Why is it bad to have "vanishing gradients" ?
Adressing Question 1
Recall from school that if a functional $F$ has a local optimum at $p$, then $\nabla F(p) = \mathbf{0}$ and $D^2 F(p)$ definite.
If $D^2 F(p)$ is positive definite ($x^T D^2 F(p) x > 0$, for all $x$, where $D^2 F(p)$ is the Hesse matrix), then $p$ is local minimum.
If $\nabla F(p) = \mathbf{0}$ and $D^2 F(p)$ in definite, then $p$ is a saddle point.
In particular this shows that having a zero gradient does not always imply that the position is a local optimum.
(In case of $q = 1$ and $F$ being two times differentiable, $F$ has a local optimum at $p$, if $F'(p) = 0$ and $F''(p) \neq 0 $. )
We can also construct a function that can have arbitrary small gradient while being far away from the minimum:
Consider the function $f_{c}(x) = \max\{0,cx\}$ with $c>0$. Then $\min_{x \in \mathbb{R}} f_c(x) = 0$. For any $p>0$, we have $f'_{c}(p) = c$.
As an example let $p = 10^{9999}$ and $c = 10^{-90}$. Then, the value $f_{c}(p)$ is far away from the minimum, still for the gradient $f'_{c}(p) = 10^{-99}$ holds, which shows that a small gradient does not imply that the current point is close to the optimum.
Adressing Question 2
Note that performing backpropagation is performing the gradient descent algorithm.
Now to address the section questions, there are two directions (an analytical answer and a numerical answer).
The analytical answer would be that a vanishing gradient is nothing special that needs to be considered.
If the step size is choosen appropriately, it can be shown that the sequence of iterates $(p_k)$ is either finite with $\nabla F(p) = 0$, or it is an infinite sequence, and $\lim_{k \rightarrow \infty} \nabla F(p_{k}) = 0$, so that each limit point is a stationary point.

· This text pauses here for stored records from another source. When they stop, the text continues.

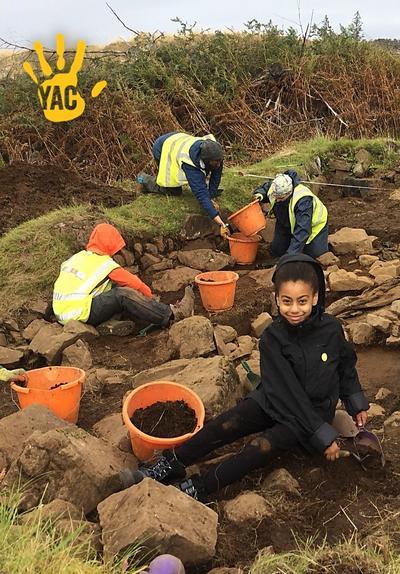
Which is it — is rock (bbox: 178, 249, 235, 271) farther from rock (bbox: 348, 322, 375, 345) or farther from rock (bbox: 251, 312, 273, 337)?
rock (bbox: 348, 322, 375, 345)

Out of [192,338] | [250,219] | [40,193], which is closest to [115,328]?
[192,338]

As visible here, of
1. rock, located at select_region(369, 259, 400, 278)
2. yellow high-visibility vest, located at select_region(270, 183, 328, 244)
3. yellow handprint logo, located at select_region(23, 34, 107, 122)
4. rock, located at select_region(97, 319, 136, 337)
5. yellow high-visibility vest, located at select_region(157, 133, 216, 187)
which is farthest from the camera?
yellow handprint logo, located at select_region(23, 34, 107, 122)

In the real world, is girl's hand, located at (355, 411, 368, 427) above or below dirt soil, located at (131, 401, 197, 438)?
above

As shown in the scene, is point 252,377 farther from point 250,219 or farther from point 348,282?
point 250,219

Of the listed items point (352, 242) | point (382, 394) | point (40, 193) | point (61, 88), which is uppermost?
point (61, 88)

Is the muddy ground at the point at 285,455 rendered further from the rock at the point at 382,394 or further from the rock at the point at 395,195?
the rock at the point at 395,195

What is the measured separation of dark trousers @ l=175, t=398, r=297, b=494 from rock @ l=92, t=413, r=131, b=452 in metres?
0.37

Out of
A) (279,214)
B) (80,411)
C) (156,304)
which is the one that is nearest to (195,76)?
(279,214)

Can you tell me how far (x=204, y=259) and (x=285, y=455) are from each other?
3.22 metres

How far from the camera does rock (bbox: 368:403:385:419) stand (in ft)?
11.0

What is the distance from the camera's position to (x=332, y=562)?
1961mm

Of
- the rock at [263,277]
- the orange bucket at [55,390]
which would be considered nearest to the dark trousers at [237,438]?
the orange bucket at [55,390]

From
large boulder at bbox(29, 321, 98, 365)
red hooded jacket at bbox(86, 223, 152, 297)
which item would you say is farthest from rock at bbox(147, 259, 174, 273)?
large boulder at bbox(29, 321, 98, 365)

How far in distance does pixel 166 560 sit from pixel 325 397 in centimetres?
122
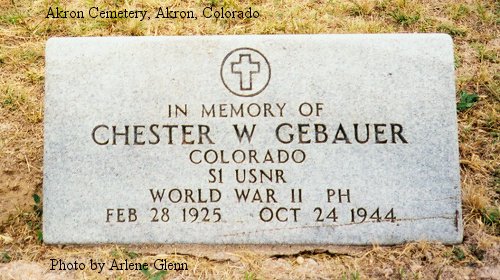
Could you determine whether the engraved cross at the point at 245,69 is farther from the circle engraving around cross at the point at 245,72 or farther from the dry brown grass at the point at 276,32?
the dry brown grass at the point at 276,32

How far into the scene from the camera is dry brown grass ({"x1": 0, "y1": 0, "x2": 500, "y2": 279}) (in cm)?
262

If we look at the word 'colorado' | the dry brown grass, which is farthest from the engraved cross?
the dry brown grass

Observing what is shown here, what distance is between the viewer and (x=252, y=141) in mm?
2727

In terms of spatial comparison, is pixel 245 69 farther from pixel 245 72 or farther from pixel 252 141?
pixel 252 141

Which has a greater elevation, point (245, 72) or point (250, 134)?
point (245, 72)

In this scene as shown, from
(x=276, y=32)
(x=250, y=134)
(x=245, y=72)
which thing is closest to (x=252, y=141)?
(x=250, y=134)

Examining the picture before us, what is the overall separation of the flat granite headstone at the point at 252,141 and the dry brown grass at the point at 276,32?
96 millimetres

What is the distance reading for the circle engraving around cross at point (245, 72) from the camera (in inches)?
109

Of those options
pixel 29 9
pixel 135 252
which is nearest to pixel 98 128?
pixel 135 252

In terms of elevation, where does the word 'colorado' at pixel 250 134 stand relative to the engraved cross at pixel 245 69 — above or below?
below

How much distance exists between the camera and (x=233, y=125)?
2742 millimetres

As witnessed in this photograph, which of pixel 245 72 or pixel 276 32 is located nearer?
pixel 245 72

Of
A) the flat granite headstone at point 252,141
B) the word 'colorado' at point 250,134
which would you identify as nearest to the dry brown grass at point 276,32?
the flat granite headstone at point 252,141

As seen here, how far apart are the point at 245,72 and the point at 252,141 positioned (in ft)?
A: 1.30
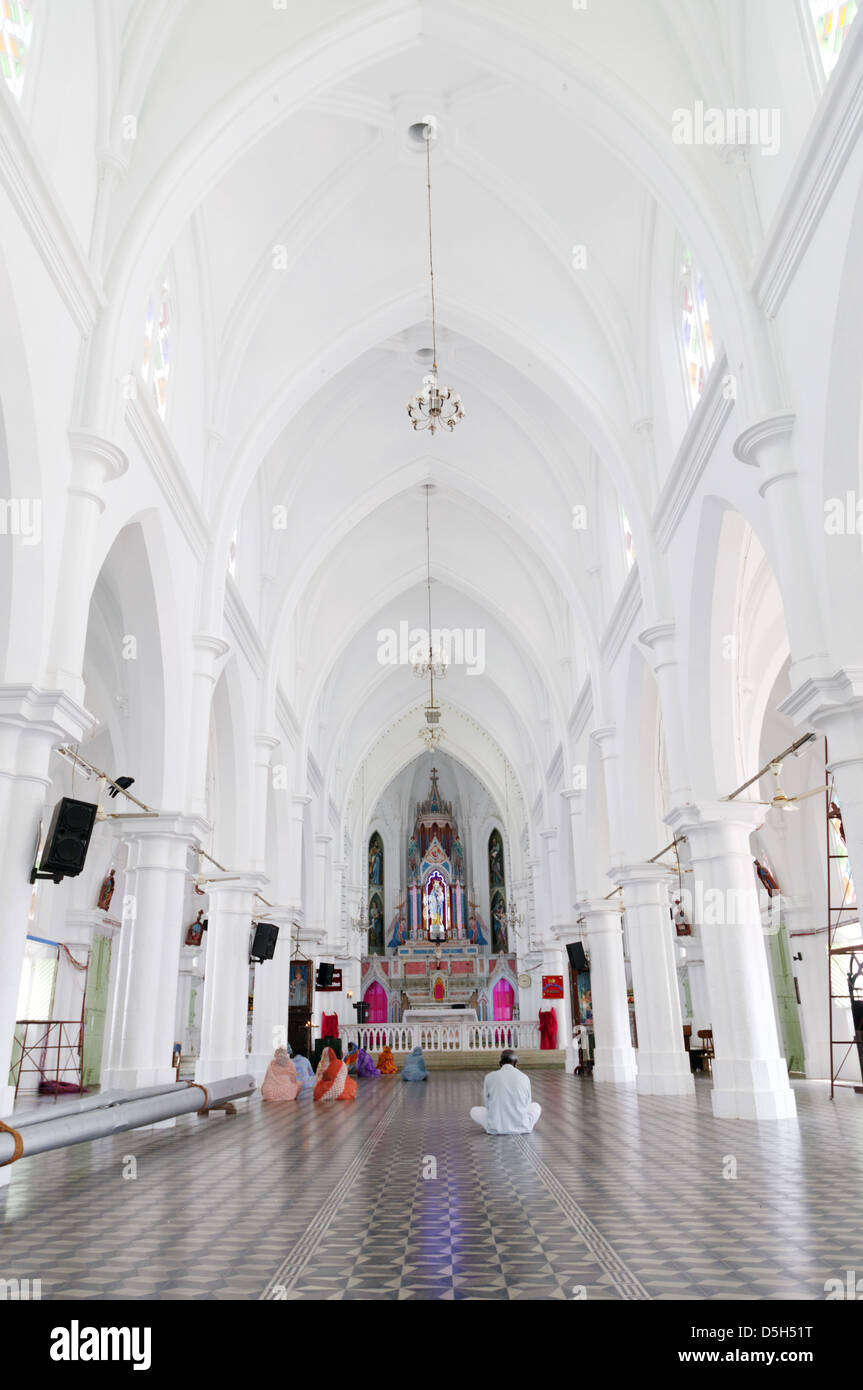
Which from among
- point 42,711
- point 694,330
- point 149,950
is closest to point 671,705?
point 694,330

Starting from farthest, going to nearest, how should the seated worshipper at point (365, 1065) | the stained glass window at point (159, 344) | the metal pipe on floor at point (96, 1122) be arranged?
the seated worshipper at point (365, 1065) → the stained glass window at point (159, 344) → the metal pipe on floor at point (96, 1122)

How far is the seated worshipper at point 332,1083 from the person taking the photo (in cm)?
1471

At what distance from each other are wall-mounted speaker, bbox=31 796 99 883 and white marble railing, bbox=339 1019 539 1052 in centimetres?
1768

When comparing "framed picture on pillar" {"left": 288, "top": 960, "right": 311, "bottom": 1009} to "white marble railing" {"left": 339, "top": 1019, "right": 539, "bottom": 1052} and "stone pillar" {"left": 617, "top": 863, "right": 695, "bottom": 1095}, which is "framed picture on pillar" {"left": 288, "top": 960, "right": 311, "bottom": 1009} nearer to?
"white marble railing" {"left": 339, "top": 1019, "right": 539, "bottom": 1052}

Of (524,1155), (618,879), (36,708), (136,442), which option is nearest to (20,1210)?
(36,708)

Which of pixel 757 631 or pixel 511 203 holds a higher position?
pixel 511 203

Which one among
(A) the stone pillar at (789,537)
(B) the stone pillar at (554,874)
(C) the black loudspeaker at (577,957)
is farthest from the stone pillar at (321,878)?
(A) the stone pillar at (789,537)

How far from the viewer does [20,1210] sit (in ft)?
19.3

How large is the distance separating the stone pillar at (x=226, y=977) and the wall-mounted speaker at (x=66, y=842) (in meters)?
7.09

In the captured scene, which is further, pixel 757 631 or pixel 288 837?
pixel 288 837

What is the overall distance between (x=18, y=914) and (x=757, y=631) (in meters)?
12.6

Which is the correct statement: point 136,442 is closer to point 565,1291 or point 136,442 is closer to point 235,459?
point 235,459

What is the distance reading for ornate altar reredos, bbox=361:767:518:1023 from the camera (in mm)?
38688

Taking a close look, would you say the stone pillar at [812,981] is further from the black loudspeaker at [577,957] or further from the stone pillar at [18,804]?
the stone pillar at [18,804]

This will work independent of any "vanishing gradients".
However, if we consider the question from the numerical aspect, there are certain issues.
1.) There is a machine epsilon $\epsilon$ so that updates with values smaller than $\epsilon$ cannot be performed numerically in a computer. This effectively means that the algorithm converges to some point if $||\nabla F(p)|| \leq \epsilon$.
2.) Even if the values are bigger than $\epsilon$, a "small" gradient vector results in very slow weight updates.
3.) The vanishing gradient problem may arise for example if the sigmoid function is used as activation in a deep neural network. This can be understood from the chain rule.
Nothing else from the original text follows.